* Provided material *
▼
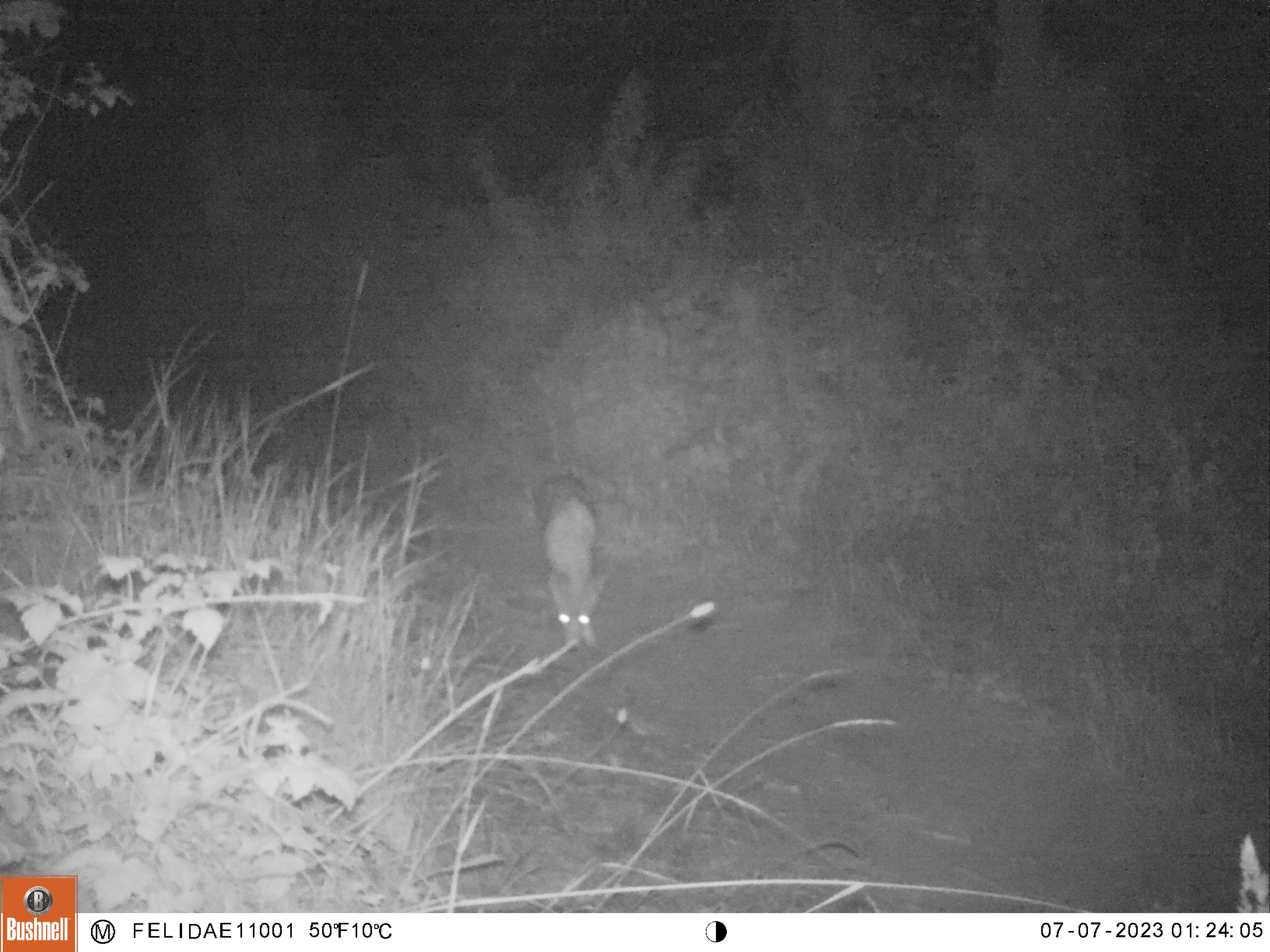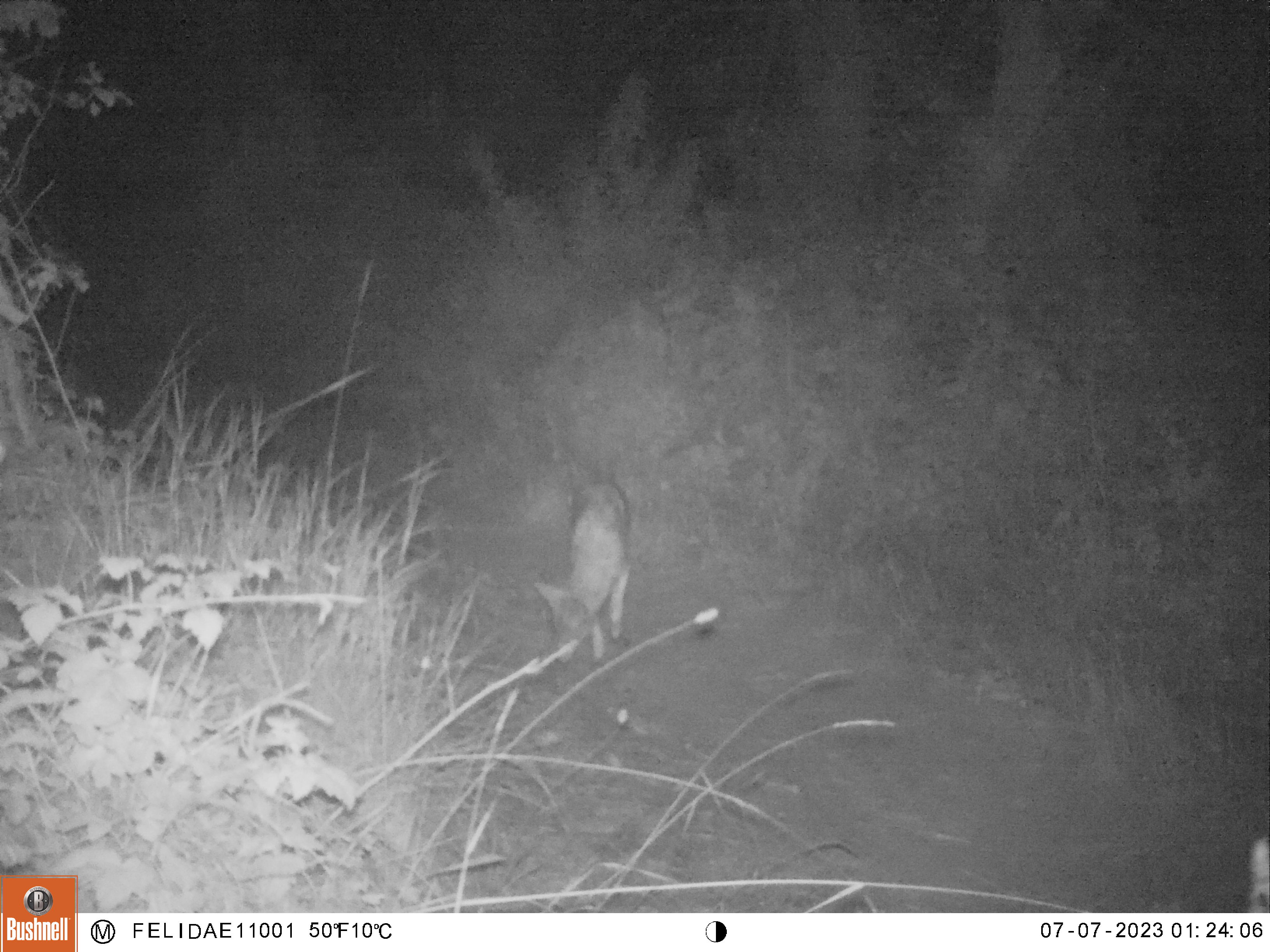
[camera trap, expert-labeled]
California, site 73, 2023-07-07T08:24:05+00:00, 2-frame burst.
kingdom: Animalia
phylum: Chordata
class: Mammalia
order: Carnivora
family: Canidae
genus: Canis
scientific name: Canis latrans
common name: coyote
▲
▼
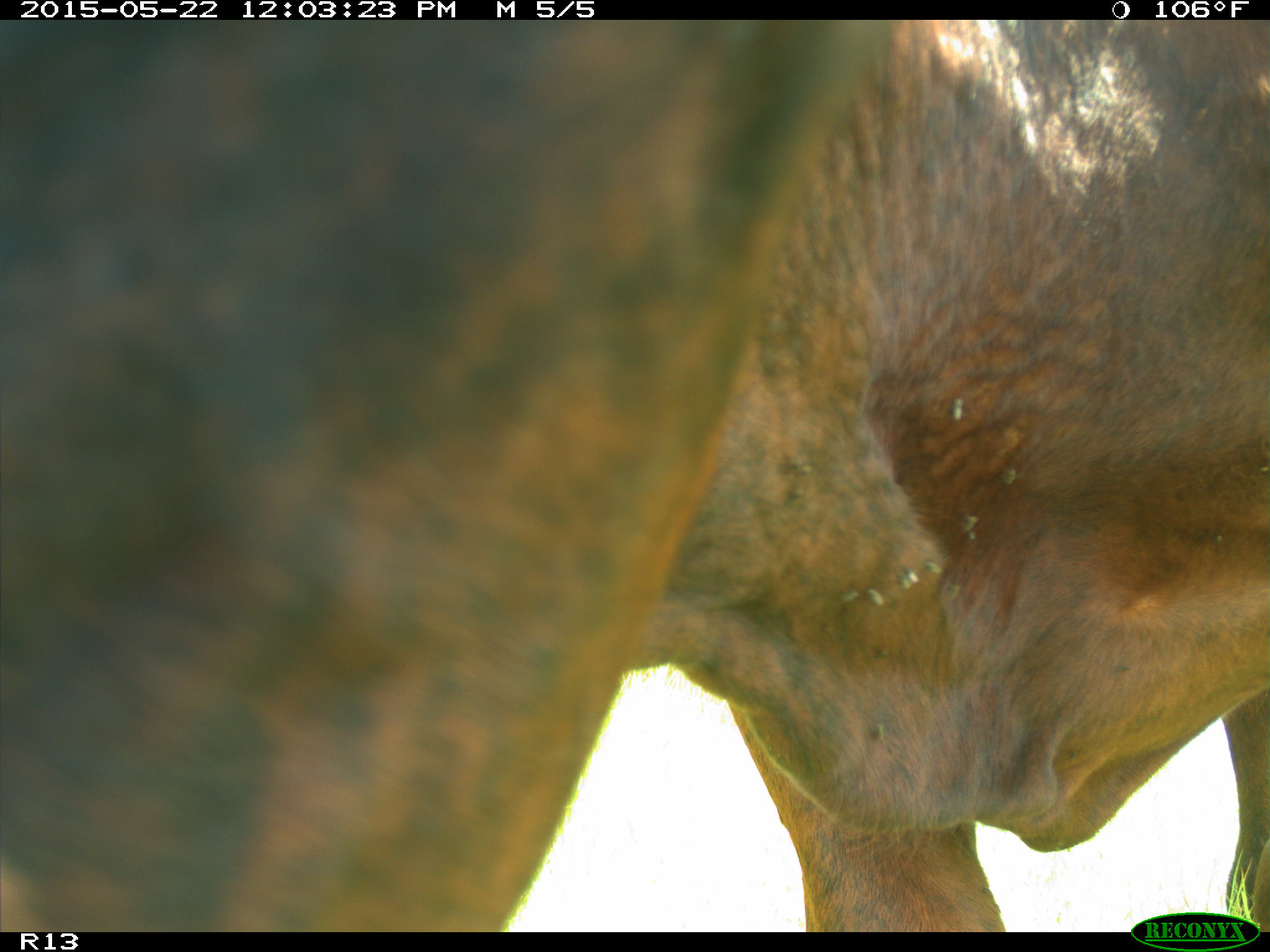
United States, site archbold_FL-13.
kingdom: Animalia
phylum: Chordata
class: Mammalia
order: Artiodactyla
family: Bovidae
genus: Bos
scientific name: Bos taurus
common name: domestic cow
▲
* Activity *
Where the listing above reaches the line that contains "order: Artiodactyla", start retyping, and finish with the line that contains "common name: domestic cow"; reproduce those lines exactly and no others.

* Task output *
order: Artiodactyla
family: Bovidae
genus: Bos
scientific name: Bos taurus
common name: domestic cow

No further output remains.